Now my question, I've used neem oil spray concentrate the last 2 years liberally and as my only type of insect and disease control. But now I'm wondering if using neem destroys my good bacteria and fungus and suppresses what I'm trying to encourage?

I made the switch to learning and practicing organic 2 summers ago. My results have just been ok not great but I know I still have tons to learn.

Thanks in advance.

Comments (5)

  • jolj
    13 years ago

    Do not know,have not read anything on it.

  • Kimmsr
    13 years ago

    The major sellers of Neem Oil products will tell you it is a broad spectrum pesticide, it will aid in controlling plant diseases, it is an antiseptic (kills bacteria), and that it is safe to use. Neem Oil products will do all of that although it is a bit better then many other pest and disease controlling products, if used with due care. Will it kill off soil bacteria, yes just as any other anti bacterial will.

  • ExteriorCareService
    10 years ago

    Hi (first my posting btw). I specialize in these little microbes and their networks. Neem oil will harm some of the beneficial microbes in the soil and some that even live on the foliage as well. Others however, can benifit from it given the concentration of the active ingingredient in the oil and the emulsifier that is blended to help it mix with water. The majority of neem are faty acids omega 3, 6,&9; many benificial microbes eat these. And unless you are Spryaing the neem oil directly on or below the soil, small ammounts should barely drip on the ground.
    It never hurts to replenish the microbial population with compost tea or a little molasses and fish emulsion. Hope this helped.
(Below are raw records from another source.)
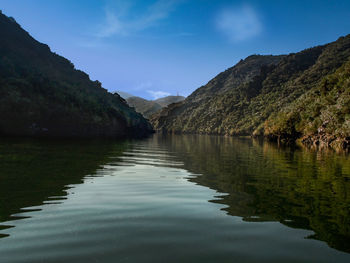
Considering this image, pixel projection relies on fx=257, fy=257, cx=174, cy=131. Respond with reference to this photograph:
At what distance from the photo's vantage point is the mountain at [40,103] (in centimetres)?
7888

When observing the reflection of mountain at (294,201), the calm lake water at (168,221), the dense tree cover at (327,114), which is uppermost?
the dense tree cover at (327,114)

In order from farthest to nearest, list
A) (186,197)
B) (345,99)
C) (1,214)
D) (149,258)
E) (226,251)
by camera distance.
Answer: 1. (345,99)
2. (186,197)
3. (1,214)
4. (226,251)
5. (149,258)

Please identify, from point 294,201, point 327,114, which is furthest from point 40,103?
point 294,201

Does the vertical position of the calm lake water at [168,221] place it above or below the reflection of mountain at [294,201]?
above

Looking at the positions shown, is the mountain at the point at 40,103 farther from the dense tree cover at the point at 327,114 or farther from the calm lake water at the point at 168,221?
the dense tree cover at the point at 327,114

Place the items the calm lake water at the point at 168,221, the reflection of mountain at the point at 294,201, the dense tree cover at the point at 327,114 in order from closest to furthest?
1. the calm lake water at the point at 168,221
2. the reflection of mountain at the point at 294,201
3. the dense tree cover at the point at 327,114

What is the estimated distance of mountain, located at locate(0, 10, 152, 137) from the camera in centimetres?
7888

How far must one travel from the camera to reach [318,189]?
12680 millimetres

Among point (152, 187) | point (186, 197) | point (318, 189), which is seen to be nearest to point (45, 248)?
point (186, 197)

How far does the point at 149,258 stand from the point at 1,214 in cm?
509

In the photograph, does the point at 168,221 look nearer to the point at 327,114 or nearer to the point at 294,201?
the point at 294,201

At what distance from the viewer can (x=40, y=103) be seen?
287ft

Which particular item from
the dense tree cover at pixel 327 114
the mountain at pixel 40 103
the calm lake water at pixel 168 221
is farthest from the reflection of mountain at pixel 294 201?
the mountain at pixel 40 103

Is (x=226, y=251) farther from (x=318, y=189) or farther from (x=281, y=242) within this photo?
(x=318, y=189)
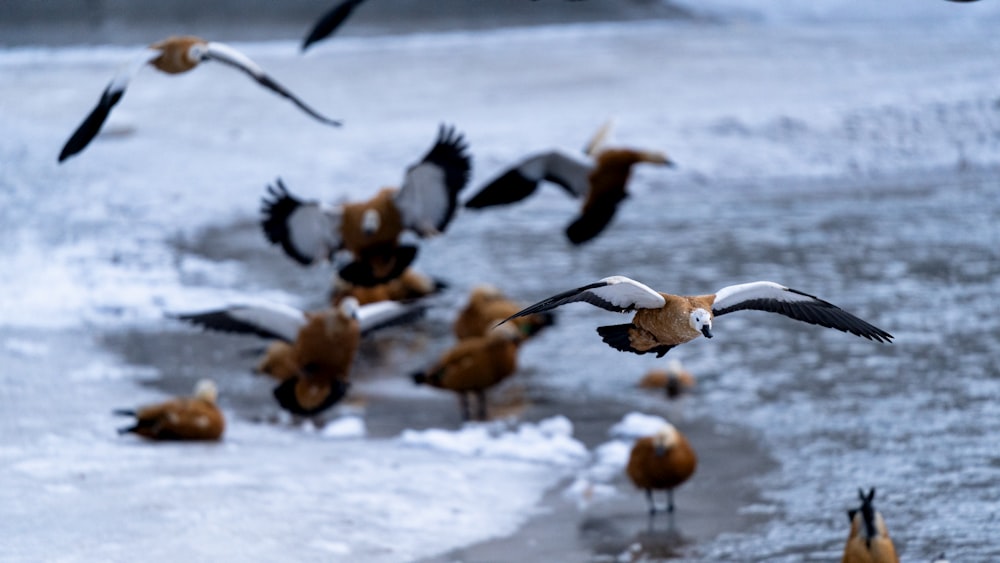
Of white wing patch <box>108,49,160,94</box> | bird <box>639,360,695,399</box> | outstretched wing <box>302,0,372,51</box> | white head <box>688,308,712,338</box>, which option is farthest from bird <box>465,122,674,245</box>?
white head <box>688,308,712,338</box>

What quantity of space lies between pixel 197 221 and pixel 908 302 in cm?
608

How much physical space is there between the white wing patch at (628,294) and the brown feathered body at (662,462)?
6.43ft

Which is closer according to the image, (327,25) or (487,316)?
(327,25)

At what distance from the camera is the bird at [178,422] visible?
21.9ft

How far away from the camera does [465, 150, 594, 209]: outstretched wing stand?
780 cm

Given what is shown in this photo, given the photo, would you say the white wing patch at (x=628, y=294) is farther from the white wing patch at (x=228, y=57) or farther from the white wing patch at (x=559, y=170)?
the white wing patch at (x=559, y=170)

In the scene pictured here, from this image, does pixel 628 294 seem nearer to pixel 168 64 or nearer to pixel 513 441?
pixel 168 64

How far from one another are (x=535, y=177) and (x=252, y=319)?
182 cm

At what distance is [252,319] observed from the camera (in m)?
7.14

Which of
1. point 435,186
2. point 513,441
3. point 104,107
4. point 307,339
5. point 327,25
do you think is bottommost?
point 513,441

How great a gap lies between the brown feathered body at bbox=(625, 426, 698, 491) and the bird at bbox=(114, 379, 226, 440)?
199 centimetres

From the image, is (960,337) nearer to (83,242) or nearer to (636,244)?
(636,244)

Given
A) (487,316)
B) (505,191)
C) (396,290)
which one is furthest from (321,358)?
(396,290)

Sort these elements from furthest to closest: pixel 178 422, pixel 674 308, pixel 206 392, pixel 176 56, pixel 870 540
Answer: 1. pixel 206 392
2. pixel 178 422
3. pixel 176 56
4. pixel 870 540
5. pixel 674 308
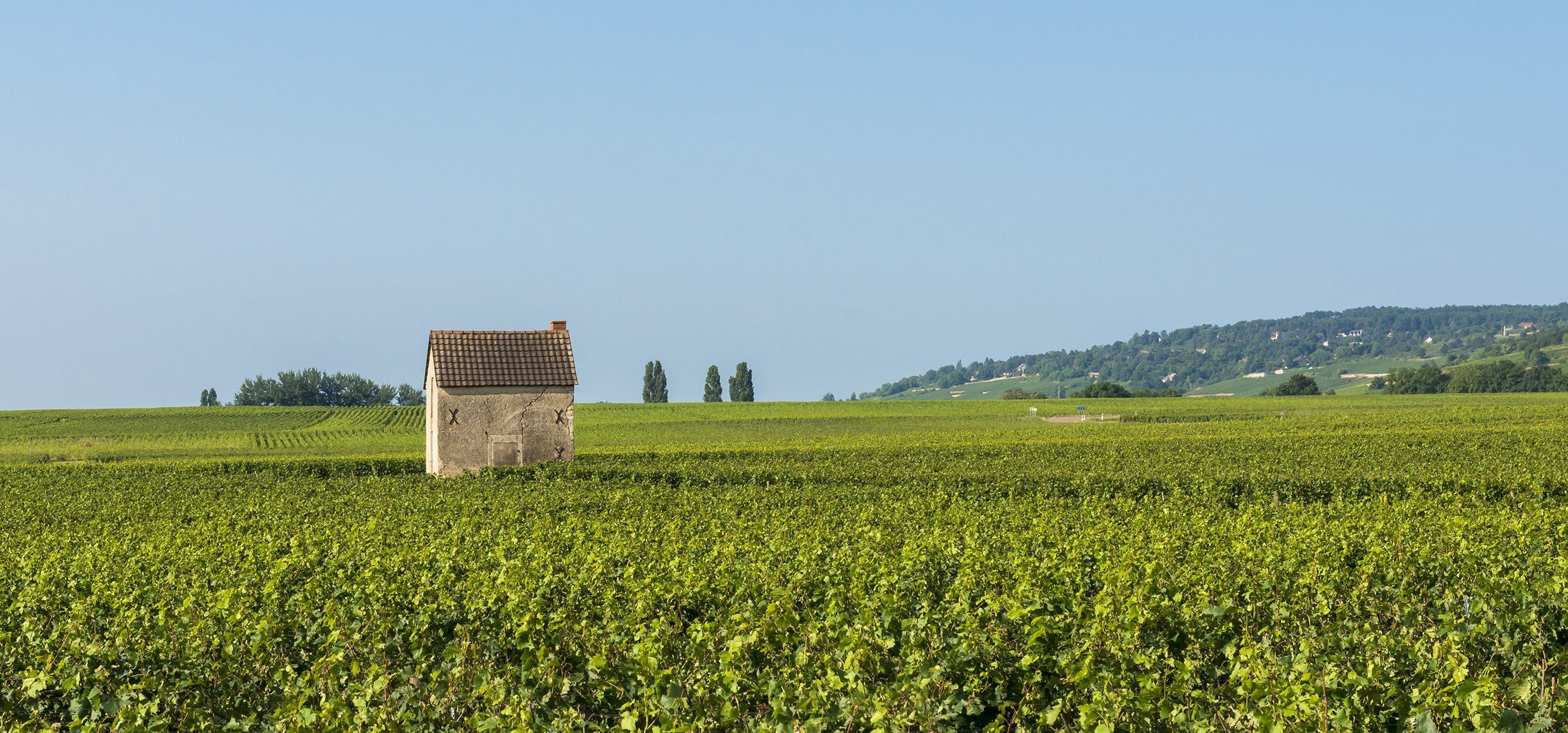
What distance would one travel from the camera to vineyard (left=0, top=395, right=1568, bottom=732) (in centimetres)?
738

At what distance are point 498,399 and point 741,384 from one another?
4010 inches

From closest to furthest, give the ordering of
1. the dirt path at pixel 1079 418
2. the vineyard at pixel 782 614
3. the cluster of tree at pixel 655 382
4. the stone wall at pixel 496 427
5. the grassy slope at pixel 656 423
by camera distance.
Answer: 1. the vineyard at pixel 782 614
2. the stone wall at pixel 496 427
3. the grassy slope at pixel 656 423
4. the dirt path at pixel 1079 418
5. the cluster of tree at pixel 655 382

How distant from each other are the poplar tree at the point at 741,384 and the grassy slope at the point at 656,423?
111 ft

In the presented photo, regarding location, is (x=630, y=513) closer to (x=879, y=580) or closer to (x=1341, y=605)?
(x=879, y=580)

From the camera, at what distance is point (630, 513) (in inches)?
782

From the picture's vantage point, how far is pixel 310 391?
138 meters

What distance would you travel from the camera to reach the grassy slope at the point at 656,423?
6456cm

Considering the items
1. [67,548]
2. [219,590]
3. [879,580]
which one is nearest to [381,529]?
[67,548]

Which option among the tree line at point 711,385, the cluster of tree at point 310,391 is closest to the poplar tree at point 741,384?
the tree line at point 711,385

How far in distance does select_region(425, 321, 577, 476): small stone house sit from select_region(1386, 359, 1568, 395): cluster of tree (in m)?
126

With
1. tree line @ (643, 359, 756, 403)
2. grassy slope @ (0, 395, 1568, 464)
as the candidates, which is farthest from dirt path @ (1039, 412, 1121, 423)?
tree line @ (643, 359, 756, 403)

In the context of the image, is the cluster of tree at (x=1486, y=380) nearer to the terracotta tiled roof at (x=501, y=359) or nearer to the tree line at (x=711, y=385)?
the tree line at (x=711, y=385)

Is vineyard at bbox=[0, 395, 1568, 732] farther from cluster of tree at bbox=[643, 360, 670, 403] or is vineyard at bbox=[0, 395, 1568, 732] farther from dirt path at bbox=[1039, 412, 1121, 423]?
cluster of tree at bbox=[643, 360, 670, 403]

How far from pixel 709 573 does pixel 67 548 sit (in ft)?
32.0
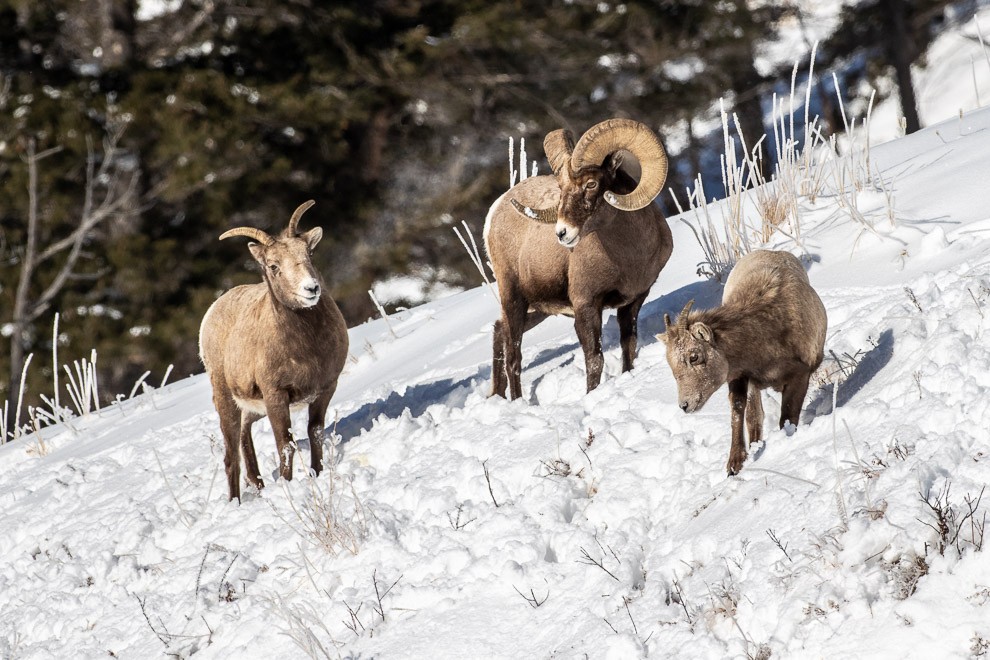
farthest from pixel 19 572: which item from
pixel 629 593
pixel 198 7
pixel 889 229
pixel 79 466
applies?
pixel 198 7

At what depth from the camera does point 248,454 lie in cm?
668

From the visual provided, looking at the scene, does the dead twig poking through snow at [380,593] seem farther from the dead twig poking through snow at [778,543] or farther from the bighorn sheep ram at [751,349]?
the dead twig poking through snow at [778,543]

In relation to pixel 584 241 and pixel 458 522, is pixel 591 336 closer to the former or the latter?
pixel 584 241

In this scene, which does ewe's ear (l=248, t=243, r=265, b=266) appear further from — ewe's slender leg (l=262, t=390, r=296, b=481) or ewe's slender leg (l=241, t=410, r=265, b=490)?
ewe's slender leg (l=241, t=410, r=265, b=490)

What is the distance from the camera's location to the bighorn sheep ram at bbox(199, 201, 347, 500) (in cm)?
617

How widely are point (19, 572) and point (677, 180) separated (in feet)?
52.5

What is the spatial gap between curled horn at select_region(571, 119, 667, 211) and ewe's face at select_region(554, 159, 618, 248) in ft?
0.21

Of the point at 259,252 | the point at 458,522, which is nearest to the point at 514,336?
the point at 259,252

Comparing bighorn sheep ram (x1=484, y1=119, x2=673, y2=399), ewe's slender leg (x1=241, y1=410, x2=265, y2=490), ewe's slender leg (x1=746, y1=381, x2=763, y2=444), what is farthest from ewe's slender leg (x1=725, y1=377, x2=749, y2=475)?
ewe's slender leg (x1=241, y1=410, x2=265, y2=490)

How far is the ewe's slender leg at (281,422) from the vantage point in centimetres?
618

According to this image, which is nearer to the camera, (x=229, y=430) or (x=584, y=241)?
(x=584, y=241)

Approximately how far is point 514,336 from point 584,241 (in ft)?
2.58

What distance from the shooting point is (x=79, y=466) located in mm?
8336

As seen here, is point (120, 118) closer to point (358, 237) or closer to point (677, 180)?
point (358, 237)
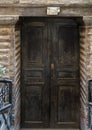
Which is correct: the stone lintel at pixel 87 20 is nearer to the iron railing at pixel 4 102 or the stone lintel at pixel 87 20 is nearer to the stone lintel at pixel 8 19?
the stone lintel at pixel 8 19

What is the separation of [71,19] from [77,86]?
1.38 meters

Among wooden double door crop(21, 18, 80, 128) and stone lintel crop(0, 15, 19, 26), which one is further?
wooden double door crop(21, 18, 80, 128)

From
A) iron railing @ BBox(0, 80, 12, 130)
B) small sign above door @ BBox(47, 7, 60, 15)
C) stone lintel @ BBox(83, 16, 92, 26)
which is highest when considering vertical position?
small sign above door @ BBox(47, 7, 60, 15)

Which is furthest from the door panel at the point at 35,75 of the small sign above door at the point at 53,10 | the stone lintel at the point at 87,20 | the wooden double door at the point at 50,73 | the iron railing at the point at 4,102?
the iron railing at the point at 4,102

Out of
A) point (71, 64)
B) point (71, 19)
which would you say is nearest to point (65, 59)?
point (71, 64)

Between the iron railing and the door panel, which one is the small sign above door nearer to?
the door panel

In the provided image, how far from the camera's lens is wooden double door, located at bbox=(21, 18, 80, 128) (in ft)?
28.1

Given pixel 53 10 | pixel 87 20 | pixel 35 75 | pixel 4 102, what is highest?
pixel 53 10

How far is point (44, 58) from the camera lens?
28.3ft

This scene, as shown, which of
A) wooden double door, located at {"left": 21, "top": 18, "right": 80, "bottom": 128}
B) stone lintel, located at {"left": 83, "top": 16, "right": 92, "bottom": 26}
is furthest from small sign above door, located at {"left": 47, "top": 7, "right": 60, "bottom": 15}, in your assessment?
wooden double door, located at {"left": 21, "top": 18, "right": 80, "bottom": 128}

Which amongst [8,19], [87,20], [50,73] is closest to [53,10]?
[87,20]

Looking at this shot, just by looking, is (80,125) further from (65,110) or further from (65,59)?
(65,59)

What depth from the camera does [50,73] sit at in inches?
341

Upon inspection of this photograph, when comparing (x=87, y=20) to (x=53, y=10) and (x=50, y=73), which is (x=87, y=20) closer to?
(x=53, y=10)
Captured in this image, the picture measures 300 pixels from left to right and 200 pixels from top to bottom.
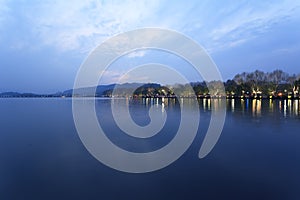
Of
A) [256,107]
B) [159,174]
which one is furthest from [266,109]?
[159,174]

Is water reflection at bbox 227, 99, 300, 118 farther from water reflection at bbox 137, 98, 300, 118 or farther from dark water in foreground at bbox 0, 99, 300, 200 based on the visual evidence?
dark water in foreground at bbox 0, 99, 300, 200

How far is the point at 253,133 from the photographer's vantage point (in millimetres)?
12188

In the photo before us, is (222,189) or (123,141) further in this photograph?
(123,141)

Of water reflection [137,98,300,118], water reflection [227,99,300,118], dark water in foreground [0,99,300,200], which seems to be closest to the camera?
dark water in foreground [0,99,300,200]

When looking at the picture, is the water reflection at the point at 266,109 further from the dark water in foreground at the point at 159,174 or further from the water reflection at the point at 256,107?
the dark water in foreground at the point at 159,174

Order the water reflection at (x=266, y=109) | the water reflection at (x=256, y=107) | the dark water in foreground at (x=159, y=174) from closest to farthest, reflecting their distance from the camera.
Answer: the dark water in foreground at (x=159, y=174) < the water reflection at (x=266, y=109) < the water reflection at (x=256, y=107)

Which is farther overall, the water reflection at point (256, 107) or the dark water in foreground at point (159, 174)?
the water reflection at point (256, 107)

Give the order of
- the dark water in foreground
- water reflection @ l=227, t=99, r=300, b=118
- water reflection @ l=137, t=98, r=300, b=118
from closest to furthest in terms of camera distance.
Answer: the dark water in foreground, water reflection @ l=227, t=99, r=300, b=118, water reflection @ l=137, t=98, r=300, b=118

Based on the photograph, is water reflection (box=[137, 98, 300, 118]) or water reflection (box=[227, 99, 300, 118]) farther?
water reflection (box=[137, 98, 300, 118])

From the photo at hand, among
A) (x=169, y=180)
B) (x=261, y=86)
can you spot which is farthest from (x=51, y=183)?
(x=261, y=86)

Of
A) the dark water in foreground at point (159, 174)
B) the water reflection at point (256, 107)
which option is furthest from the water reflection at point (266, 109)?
the dark water in foreground at point (159, 174)

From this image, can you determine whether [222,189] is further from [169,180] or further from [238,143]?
[238,143]

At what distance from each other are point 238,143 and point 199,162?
129 inches

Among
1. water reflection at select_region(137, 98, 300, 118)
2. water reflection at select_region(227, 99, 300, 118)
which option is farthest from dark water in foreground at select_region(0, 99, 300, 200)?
water reflection at select_region(227, 99, 300, 118)
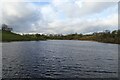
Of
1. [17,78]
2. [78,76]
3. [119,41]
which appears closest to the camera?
[17,78]

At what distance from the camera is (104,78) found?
92.5 ft

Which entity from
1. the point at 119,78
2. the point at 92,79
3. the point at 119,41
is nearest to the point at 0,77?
the point at 92,79

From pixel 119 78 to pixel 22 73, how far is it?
55.9 feet

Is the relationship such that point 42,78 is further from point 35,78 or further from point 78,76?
point 78,76

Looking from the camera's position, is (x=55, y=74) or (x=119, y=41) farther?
(x=119, y=41)

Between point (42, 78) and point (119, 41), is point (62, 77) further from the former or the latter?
point (119, 41)

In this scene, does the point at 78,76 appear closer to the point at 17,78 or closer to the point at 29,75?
the point at 29,75

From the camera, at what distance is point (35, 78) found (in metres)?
27.4

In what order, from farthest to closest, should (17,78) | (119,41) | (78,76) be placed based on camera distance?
(119,41) < (78,76) < (17,78)

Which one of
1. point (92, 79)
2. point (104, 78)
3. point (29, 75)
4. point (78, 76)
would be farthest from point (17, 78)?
point (104, 78)

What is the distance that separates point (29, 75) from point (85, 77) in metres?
9.72

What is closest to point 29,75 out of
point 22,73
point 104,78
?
point 22,73

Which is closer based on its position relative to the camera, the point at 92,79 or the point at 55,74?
the point at 92,79

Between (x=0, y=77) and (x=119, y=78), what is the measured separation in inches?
787
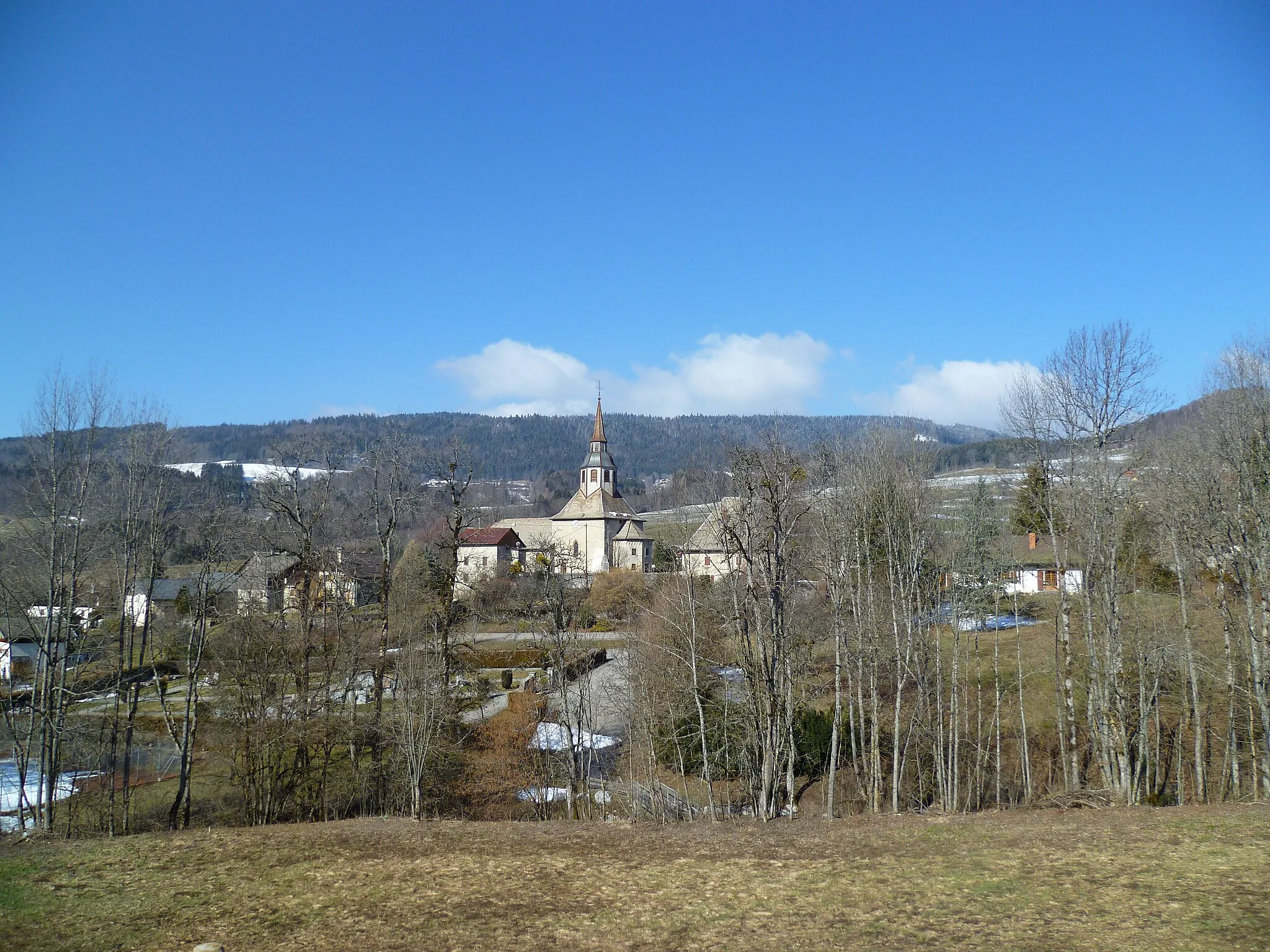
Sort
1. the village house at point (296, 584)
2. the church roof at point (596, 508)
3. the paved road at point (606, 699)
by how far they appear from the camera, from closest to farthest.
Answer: the village house at point (296, 584), the paved road at point (606, 699), the church roof at point (596, 508)

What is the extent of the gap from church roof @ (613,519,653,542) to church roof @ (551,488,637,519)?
0.72 m

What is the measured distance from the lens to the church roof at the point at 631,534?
228ft

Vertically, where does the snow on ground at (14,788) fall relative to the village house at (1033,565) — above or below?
below

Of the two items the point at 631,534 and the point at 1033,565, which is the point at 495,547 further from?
the point at 1033,565

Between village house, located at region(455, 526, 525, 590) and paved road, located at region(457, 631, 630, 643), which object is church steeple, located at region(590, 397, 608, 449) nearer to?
village house, located at region(455, 526, 525, 590)

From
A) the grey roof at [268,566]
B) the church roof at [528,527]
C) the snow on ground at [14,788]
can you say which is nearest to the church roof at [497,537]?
the church roof at [528,527]

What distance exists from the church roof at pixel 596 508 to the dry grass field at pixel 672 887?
189ft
    This post was edited by ExteriorCareService on Tue, Aug 6, 13 at 13:28

  • ExteriorCareService
    10 years ago

    Hi (first my posting btw). I specialize in these little microbes and their networks. Neem oil will harm some of the beneficial microbes in the soil and some that even live on the foliage as well. Others however, can benifit from it given the concentration of the active ingingredient in the oil and the emulsifier that is blended to help it mix with water. The majority of neem are faty acids omega 3, 6,&9; many benificial microbes eat these. And unless you are Spryaing the neem oil directly on or below the soil, small ammounts should barely drip on the ground.
    It never hurts to replenish the microbial population with compost tea or a little molasses and fish emulsion. Hope this helped.

  • Cody Thompson
    5 years ago

    @ExteriorCareService


    I recently found this comment while researching neem. I'm very interested in Microbial networks and would love to talk to you.